Data Types¶
DataType is the base type of all the data types in Spark SQL.
Built-in data types belong to the org.apache.spark.sql.types
package.
A schema is the description of the structure of your data (which together create a Dataset in Spark SQL). It can be implicit (and inferred at runtime) or explicit (and known at compile time).
val df = Seq((0, s"""hello\tworld"""), (1, "two spaces inside")).toDF("label", "sentence")
scala> df.printSchema
root
|-- label: integer (nullable = false)
|-- sentence: string (nullable = true)
scala> df.schema
res0: org.apache.spark.sql.types.StructType = StructType(StructField(label,IntegerType,false), StructField(sentence,StringType,true))
scala> df.schema("label").dataType
res1: org.apache.spark.sql.types.DataType = IntegerType
A schema is described using StructType which is a collection of StructFields (that in turn are tuples of names, types, and nullability
classifier).
import org.apache.spark.sql.types.{IntegerType, StringType}
val schemaTyped = new StructType()
.add("a", IntegerType)
.add("b", StringType)
DataTypes utility can be used to create data types.
import org.apache.spark.sql.types.DataTypes._
val schemaWithMap = StructType(
StructField("map", createMapType(LongType, StringType), false) :: Nil)
CatalystSqlParser is responsible for parsing data types.
Encoder allows describing the schema in a type-safe manner.
import org.apache.spark.sql.Encoders
scala> Encoders.INT.schema.printTreeString
root
|-- value: integer (nullable = true)
scala> Encoders.product[(String, java.sql.Timestamp)].schema.printTreeString
root
|-- _1: string (nullable = true)
|-- _2: timestamp (nullable = true)
case class Person(id: Long, name: String)
scala> Encoders.product[Person].schema.printTreeString
root
|-- id: long (nullable = false)
|-- name: string (nullable = true)
StructType
gives printTreeString that makes presenting the schema more user-friendly.

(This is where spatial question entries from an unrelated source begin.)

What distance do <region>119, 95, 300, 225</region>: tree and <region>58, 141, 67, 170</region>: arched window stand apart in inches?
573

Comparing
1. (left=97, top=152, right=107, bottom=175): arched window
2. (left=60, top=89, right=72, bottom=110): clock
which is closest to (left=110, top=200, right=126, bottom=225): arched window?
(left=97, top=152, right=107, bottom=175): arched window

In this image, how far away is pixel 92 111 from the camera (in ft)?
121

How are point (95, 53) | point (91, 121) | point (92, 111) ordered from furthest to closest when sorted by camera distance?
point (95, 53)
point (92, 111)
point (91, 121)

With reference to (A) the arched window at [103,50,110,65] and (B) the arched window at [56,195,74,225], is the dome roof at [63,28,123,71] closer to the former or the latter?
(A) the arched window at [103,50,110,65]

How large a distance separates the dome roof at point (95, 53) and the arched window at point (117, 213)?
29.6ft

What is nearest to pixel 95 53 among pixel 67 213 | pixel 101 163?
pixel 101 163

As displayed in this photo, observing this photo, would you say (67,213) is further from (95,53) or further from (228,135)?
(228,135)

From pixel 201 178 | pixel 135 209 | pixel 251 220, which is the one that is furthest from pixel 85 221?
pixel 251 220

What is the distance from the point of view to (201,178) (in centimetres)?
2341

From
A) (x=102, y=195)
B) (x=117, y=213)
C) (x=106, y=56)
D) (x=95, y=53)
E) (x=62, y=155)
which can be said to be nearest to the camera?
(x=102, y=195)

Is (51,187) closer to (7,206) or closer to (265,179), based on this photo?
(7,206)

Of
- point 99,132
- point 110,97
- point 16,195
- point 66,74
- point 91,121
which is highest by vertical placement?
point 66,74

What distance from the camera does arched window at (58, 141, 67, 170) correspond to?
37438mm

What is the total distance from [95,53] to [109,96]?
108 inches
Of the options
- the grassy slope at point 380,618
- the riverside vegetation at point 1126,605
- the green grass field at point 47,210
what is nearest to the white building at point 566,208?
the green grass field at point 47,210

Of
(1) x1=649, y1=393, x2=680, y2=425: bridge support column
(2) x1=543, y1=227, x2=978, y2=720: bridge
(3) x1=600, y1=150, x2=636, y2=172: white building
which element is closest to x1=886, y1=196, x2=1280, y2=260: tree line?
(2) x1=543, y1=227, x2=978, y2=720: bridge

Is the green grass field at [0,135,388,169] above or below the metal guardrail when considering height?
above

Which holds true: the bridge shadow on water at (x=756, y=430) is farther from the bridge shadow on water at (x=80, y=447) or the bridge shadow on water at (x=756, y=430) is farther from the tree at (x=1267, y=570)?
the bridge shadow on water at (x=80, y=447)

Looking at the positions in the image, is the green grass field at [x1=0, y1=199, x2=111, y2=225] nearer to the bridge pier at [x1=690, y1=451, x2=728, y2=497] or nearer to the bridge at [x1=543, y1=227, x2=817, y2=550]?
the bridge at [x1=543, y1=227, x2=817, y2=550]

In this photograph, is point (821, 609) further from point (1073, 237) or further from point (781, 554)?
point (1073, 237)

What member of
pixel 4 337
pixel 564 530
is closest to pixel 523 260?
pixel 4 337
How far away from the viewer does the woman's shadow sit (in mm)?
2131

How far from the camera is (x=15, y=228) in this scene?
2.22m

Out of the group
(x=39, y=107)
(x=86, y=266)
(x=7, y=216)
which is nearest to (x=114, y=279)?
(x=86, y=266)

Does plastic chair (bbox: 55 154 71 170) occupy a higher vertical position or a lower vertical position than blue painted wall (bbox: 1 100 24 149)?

scala> schemaTyped.printTreeString
root
|-- a: integer (nullable = true)
|-- b: string (nullable = true)
scala> schemaWithMap.printTreeString
root
|-- map: map (nullable = false)
| |-- key: long
| |-- value: string (valueContainsNull = true)
// You can use prettyJson method on any DataType
scala> println(schema1.prettyJson)
{
"type" : "struct",
"fields" : [ {
"name" : "a",
"type" : "integer",
"nullable" : true,
"metadata" : { }
}, {
"name" : "b",
"type" : "string",
"nullable" : true,
"metadata" : { }
} ]
}
import org.apache.spark.sql.types.StructType
val schemaUntyped = new StructType()
.add("a", "int")
.add("b", "string")
// alternatively using Schema DSL
val schemaUntyped_2 = new StructType()
.add($"a".int)
.add($"b".string)